“Convoco os meus antepassados para que a voz não me trema e possa dizer as palavras que dão forma ao texto, as palavras das mulheres que ficaram nas cidades entregues a si próprias quando os maridos partiram para as montanhas iniciando uma viagem de circum-navegação, tão trágica, mas com um final tão feliz”, começou por ler Luís Cardoso. A sua intervenção, emocionada e poética, prendeu o público da primeira à última palavra do autor timorense.

Helena Vasconcelos anunciou: “vou falar de poesia e da força da poesia”. A escritora explicou que “Aristóteles compôs o primeiro tratado de teoria literária e dá-nos uma visão daquilo a que ele chamava poesia. Esta obra tem sido alvo de infindáveis discussões porque foi composta em resposta à ideia de poesia de Platão, que argumentava que a poesia era a mera representação das aparências. Creio que Platão era um fantástico agente provocador”.

Jesús del Campo disse que “o tempo desvanece as imagens. As palavras lutam por lhes dar forma” e falou sobre a vida da cantora canadiana Joni Mitchell.  

Mas, afinal, “qual a força da poesia, o que representa, de onde vem e para onde vai? E, já agora, que vivemos numa sociedade utilitária, para que serve? A poesia vem do cérebro, como afirma Freud? Do corpo, que segundo Hélia Correia dispõe das armas do pensamento que nos leva a resgatar a ideia da polis? Do coração, desse órgão vital e palpitante que representa a vida esfusiante, como reclamavam os românticos? Será só dos dedos ágeis dos poetas e das poetisas?”, questionou. “A poesia deve provocar a catarse”, um processo de que fala Aristóteles e que se supõe ser aquilo a que se chama purga. E que felizes seríamos nós se os políticos contemporâneos, que se impõe as nós com violência cega e sem freio, lessem as palavras justas e certeiras de Maria Teresa Horta e Hélia Correia, por exemplo. Que bom seria se os fracos legisladores de agora trocassem a dose maciça de austeridade, a carga feroz sobre as nossas costas, por doses maciças de poesia que nos purgassem definitivamente”, desabafou.

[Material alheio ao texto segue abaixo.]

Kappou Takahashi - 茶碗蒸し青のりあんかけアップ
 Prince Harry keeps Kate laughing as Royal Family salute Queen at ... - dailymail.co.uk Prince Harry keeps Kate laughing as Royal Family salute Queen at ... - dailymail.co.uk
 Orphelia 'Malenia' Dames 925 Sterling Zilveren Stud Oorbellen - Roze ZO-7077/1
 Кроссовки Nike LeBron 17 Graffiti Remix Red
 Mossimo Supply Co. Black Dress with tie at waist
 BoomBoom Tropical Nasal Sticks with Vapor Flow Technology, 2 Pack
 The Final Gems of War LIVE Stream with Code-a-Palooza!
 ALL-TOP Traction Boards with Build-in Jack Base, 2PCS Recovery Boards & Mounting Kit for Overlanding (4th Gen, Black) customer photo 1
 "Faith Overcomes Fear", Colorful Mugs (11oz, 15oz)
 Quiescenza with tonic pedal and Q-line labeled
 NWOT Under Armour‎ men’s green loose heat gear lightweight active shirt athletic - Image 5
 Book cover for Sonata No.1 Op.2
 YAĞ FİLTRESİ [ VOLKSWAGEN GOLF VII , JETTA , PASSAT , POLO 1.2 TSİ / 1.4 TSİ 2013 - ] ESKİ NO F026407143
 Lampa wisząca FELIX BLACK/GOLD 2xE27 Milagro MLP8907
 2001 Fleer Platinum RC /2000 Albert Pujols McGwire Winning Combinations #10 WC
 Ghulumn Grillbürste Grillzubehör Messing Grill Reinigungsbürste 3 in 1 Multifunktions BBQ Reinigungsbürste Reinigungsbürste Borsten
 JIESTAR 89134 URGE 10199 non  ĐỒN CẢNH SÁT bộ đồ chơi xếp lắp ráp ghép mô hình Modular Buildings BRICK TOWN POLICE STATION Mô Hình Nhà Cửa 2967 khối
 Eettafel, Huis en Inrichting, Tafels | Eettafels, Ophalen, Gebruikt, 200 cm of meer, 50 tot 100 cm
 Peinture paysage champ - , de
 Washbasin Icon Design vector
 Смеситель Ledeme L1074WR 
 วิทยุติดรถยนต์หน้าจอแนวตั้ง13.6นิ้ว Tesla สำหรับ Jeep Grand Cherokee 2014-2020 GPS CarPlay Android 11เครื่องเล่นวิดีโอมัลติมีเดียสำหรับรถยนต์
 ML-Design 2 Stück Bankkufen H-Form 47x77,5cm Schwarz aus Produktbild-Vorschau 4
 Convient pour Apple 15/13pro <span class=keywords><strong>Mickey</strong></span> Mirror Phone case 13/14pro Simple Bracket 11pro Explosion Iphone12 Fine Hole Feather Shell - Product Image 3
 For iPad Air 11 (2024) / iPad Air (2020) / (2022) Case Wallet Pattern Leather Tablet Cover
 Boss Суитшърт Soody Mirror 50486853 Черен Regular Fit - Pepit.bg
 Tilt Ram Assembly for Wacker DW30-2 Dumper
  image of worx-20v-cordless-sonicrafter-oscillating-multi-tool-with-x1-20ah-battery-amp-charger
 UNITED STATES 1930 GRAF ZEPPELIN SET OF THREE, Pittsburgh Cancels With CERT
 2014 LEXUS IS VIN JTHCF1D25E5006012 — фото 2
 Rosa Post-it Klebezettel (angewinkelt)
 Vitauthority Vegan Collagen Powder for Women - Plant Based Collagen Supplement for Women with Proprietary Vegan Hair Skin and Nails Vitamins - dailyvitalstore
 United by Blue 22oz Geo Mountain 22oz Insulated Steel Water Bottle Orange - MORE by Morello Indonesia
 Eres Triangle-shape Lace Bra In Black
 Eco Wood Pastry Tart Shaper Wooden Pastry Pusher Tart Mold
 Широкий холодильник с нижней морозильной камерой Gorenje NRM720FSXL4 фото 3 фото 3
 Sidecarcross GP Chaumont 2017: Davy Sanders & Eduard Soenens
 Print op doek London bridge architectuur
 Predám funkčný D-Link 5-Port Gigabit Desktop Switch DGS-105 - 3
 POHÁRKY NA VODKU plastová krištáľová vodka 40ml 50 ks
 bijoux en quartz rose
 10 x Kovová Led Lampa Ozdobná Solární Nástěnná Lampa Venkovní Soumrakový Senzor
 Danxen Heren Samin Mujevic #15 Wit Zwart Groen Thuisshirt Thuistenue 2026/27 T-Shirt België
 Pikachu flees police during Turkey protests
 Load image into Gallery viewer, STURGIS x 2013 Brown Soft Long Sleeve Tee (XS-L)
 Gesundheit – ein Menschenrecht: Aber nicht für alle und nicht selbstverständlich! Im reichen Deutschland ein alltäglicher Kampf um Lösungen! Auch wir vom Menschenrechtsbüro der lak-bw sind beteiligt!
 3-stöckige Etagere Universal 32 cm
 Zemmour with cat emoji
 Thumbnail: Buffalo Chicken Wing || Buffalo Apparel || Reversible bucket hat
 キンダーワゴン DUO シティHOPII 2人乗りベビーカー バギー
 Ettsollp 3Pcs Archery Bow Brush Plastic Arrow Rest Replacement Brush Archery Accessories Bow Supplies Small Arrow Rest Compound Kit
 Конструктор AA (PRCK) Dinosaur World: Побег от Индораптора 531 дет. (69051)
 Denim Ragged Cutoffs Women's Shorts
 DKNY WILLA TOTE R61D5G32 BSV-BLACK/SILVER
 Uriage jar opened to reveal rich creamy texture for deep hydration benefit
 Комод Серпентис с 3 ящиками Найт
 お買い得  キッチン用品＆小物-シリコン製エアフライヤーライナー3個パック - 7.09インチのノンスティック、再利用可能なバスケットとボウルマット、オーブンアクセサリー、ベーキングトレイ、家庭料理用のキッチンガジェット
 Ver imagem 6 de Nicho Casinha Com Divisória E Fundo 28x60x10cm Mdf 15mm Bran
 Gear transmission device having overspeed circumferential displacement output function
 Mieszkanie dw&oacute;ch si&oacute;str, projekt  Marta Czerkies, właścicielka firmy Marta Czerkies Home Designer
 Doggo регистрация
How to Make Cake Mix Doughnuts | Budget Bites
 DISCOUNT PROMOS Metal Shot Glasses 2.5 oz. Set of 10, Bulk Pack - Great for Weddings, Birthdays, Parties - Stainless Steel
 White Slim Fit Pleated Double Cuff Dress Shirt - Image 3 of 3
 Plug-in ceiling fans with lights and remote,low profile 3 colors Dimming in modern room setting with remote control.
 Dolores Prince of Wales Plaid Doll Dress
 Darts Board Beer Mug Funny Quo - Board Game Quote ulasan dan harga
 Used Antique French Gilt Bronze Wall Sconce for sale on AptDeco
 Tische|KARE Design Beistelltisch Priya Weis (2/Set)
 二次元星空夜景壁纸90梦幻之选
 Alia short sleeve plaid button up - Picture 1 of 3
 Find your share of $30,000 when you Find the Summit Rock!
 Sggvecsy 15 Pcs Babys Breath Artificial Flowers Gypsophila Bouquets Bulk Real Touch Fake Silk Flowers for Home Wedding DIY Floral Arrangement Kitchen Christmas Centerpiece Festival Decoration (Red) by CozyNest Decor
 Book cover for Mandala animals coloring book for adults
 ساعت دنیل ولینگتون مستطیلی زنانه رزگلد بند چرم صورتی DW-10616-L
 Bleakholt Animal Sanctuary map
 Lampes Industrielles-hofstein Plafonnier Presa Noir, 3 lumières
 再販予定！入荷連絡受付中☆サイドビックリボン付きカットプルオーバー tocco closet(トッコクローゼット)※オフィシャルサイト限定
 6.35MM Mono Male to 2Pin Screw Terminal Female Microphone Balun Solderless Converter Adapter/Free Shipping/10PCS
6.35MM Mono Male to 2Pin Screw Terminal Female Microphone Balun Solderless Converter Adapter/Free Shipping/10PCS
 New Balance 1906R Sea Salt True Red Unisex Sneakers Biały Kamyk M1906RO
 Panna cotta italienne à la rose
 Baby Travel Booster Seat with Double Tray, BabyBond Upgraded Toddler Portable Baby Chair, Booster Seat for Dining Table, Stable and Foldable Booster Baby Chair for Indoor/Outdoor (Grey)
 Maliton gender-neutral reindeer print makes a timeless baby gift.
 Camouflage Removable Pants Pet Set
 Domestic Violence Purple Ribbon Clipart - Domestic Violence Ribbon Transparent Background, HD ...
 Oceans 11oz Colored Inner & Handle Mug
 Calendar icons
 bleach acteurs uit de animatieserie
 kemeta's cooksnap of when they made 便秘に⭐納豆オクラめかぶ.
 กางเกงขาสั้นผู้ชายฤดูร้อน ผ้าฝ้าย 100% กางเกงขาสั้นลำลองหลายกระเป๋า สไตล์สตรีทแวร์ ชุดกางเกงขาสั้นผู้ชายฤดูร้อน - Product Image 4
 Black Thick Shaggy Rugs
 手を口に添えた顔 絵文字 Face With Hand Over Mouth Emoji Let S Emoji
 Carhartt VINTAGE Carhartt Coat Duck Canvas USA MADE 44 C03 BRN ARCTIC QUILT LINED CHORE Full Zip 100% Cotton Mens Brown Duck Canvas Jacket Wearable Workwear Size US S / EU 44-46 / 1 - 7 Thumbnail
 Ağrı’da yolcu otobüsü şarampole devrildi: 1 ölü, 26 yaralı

“Que armas são estas, de que dispõe o meu corpo, no interior do meu corpo, em si mesmo, arma e risco e indissociáveis entre si? Que armas são estas do meu desassossego? Quando publiquei o meu primeiro livro o meu pai disse-me: colocaste uma arma no peito apontada a ti própria. Desde então, a escrita passou a ser arma de me salvar dentro do meu corpo”, disse Maria Teresa Horta. Dividido em quatro partes, o texto da poeta – trabalhado durante duas semanas – arrancou aplausos do público, visivelmente comovido com as suas palavras. E foi à escritora que o público quis colocar questões no final desta 2ª mesa: “o Prémio D. Dinis, para mim, enquanto poeta, foi o prémio que mais gostei de receber na minha vida. Não o recebi das mãos do primeiro-ministro. É diferente do que alguns autores fazem, que não recebem nada, seja de quem for. Comigo não foi isso que se passou. Eu não recebi o Prémio das mãos do primeiro-ministro. E não recebia nada. Nem uma côdea de pão se estivesse a morrer de fome”, declaração que agradou ao público, que aplaudiu Maria Teresa Horta.

“A poesia é um ato supremo revolucionário, mesmo em tempos de paz, mesmo em tempos de júbilo. Continuo a achar que a poesia é a palavra suprema. Os poetas são os alquimistas do futuro. Enquanto os alquimistas transformavam em ouro, o poeta transformam em sonho. Sem sonho não se pode viver. Sem sonho não se pode construir a liberdade. Então, o que fazem os poetas em tempos e crise? São poetas. A poesia é uma arma mortífera para os ditadores”, sublinhou.